▶ _TASK OBJECTIVE_:
Reproduce exactly the line in which "Of the options" occurs and all the lines after it, ending with the last line.

▶ _DATASET ENTRIES_:

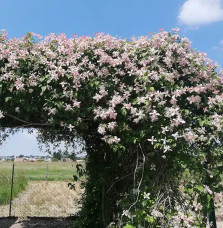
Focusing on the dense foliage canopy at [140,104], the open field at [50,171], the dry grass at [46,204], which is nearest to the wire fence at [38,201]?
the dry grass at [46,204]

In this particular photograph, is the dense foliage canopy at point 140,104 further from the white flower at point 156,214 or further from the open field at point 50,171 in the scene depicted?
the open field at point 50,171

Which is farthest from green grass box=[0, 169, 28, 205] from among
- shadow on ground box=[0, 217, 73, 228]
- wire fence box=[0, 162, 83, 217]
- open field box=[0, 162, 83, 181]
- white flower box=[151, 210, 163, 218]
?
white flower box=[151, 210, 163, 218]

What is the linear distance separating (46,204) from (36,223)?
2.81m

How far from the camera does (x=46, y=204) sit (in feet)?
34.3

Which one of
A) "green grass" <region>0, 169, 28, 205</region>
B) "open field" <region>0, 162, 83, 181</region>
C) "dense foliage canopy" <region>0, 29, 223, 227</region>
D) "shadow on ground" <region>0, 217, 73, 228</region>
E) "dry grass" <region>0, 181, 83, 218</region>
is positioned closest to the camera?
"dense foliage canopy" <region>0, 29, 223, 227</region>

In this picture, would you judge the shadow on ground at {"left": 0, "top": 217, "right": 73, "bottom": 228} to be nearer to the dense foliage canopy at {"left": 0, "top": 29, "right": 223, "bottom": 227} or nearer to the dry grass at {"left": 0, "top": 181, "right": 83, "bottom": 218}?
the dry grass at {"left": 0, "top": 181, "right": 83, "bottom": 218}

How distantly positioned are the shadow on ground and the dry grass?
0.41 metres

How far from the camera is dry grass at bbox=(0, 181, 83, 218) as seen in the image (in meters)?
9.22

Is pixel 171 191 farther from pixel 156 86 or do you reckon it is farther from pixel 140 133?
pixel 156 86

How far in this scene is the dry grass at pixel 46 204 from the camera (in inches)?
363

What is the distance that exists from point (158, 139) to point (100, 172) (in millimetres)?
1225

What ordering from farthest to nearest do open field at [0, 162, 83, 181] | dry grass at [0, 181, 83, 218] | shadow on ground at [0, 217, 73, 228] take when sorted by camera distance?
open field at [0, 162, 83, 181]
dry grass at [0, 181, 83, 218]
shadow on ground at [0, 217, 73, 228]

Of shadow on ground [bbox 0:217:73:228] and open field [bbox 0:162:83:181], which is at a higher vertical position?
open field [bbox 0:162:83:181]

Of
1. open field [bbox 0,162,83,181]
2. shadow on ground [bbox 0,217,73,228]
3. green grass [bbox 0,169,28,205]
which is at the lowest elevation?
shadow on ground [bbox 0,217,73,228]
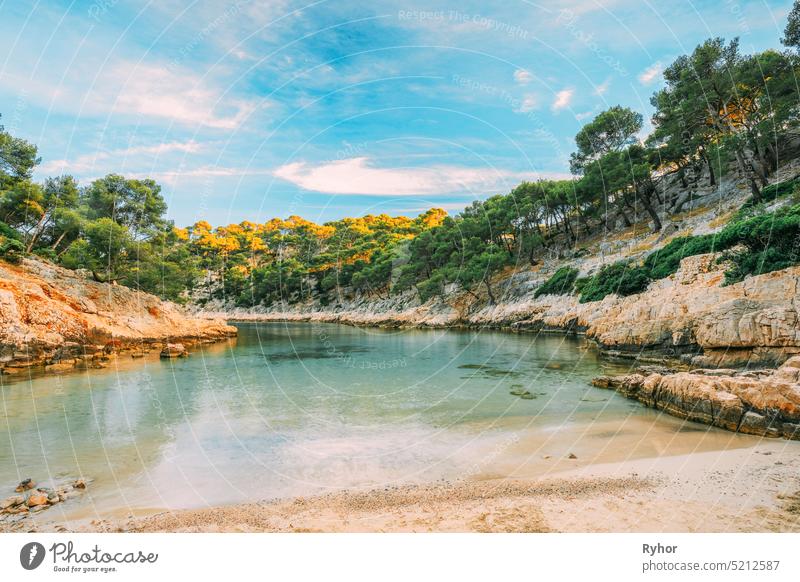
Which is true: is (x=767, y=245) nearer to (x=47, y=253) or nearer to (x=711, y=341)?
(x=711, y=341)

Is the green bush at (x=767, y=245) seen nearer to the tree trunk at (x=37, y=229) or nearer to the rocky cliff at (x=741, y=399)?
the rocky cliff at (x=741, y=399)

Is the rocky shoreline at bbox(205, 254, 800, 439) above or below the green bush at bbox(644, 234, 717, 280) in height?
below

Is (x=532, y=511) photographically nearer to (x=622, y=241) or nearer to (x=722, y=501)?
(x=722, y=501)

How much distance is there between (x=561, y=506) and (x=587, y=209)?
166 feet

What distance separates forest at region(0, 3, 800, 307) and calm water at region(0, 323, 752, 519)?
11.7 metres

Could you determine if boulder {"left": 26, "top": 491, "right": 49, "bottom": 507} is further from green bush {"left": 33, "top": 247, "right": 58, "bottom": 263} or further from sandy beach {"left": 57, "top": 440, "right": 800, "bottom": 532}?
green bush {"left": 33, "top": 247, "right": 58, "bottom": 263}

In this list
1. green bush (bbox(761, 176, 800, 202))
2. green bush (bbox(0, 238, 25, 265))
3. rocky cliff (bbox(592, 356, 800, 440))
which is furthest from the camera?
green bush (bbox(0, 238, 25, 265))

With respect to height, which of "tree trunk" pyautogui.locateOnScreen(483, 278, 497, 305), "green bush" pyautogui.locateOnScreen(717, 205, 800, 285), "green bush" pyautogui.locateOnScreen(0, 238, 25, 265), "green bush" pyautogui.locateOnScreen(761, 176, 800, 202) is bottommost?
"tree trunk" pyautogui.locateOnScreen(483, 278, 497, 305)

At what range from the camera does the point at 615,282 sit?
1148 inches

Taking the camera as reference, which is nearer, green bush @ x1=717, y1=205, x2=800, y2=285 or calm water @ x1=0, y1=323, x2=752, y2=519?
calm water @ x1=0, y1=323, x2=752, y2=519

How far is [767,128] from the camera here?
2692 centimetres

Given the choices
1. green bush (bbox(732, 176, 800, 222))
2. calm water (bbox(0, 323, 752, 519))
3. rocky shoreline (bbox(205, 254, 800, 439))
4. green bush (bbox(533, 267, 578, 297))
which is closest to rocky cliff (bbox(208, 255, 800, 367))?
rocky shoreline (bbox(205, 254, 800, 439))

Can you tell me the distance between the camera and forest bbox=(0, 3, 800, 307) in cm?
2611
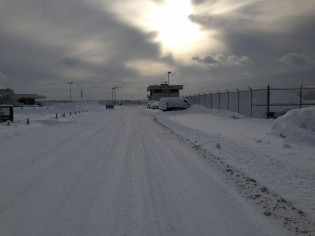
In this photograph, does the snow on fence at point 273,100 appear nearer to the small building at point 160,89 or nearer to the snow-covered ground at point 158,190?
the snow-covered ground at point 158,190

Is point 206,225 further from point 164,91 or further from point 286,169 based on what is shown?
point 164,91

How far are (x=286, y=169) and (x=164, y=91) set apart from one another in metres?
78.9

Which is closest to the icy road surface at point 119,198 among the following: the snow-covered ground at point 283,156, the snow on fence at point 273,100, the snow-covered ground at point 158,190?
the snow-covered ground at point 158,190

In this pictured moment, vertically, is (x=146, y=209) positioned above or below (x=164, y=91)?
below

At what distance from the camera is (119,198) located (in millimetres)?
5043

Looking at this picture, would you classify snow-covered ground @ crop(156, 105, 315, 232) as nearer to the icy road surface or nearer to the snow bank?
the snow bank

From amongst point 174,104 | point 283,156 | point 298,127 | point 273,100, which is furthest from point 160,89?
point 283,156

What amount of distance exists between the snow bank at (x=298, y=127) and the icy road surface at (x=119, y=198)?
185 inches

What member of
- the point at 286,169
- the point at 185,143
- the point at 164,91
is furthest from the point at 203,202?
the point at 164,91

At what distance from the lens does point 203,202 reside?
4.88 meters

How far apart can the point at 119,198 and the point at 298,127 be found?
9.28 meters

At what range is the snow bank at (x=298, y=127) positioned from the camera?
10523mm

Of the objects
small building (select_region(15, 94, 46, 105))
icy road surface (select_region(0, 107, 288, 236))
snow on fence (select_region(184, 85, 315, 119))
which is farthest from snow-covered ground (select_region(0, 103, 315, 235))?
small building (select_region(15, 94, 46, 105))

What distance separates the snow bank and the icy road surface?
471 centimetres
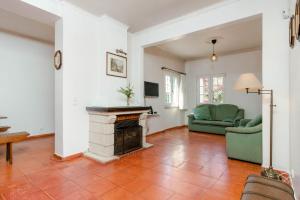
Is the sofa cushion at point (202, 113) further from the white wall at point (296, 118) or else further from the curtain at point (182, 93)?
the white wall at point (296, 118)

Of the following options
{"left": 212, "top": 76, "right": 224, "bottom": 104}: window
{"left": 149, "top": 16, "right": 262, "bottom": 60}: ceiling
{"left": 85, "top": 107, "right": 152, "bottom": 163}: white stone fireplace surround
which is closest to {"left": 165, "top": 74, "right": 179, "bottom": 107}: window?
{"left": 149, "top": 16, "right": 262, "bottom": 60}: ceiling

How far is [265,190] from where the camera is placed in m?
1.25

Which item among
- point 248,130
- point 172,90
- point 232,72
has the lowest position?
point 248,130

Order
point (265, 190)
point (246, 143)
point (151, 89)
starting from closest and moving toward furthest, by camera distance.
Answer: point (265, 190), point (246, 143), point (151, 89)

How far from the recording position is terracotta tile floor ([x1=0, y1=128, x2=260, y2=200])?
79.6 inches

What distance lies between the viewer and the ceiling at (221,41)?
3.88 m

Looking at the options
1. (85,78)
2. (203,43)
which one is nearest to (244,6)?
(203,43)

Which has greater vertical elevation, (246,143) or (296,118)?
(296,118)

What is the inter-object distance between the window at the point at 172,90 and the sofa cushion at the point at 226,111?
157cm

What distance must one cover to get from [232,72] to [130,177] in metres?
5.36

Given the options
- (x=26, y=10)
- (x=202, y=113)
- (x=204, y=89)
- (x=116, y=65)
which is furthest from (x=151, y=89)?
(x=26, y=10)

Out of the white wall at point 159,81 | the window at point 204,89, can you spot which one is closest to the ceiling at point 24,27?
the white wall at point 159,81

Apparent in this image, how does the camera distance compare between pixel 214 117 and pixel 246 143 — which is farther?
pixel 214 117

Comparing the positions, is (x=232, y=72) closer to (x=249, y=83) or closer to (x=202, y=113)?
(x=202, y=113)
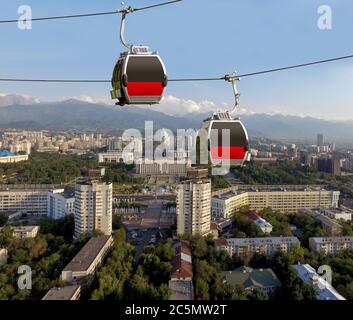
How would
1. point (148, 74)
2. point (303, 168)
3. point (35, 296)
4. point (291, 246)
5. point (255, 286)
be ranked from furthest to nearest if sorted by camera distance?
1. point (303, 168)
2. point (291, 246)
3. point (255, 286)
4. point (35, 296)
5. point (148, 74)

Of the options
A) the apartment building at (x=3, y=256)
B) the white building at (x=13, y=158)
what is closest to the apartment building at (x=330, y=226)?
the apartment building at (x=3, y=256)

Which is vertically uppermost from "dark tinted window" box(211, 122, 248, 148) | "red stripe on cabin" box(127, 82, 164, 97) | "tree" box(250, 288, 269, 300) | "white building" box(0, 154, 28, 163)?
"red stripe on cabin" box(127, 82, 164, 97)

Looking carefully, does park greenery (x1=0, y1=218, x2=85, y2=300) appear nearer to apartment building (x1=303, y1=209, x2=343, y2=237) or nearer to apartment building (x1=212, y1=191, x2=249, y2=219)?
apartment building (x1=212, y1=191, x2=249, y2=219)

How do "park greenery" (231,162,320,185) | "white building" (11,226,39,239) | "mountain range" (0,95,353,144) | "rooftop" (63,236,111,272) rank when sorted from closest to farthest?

▶ _RESPONSE_:
Of the options
A) the apartment building at (x=3, y=256)
B) the white building at (x=13, y=158)
what is closest to the apartment building at (x=330, y=226)?
the apartment building at (x=3, y=256)

Which is vertically uppermost from "dark tinted window" box(211, 122, 248, 148) | "red stripe on cabin" box(127, 82, 164, 97) | "tree" box(250, 288, 269, 300) | "white building" box(0, 154, 28, 163)?
"red stripe on cabin" box(127, 82, 164, 97)

Looking carefully, does park greenery (x1=0, y1=218, x2=85, y2=300) appear nearer to apartment building (x1=303, y1=209, x2=343, y2=237) or nearer to apartment building (x1=212, y1=191, x2=249, y2=219)?
apartment building (x1=212, y1=191, x2=249, y2=219)

How do "park greenery" (231,162,320,185) | "white building" (11,226,39,239) | "mountain range" (0,95,353,144) | "rooftop" (63,236,111,272) rank when sorted from closest to farthest?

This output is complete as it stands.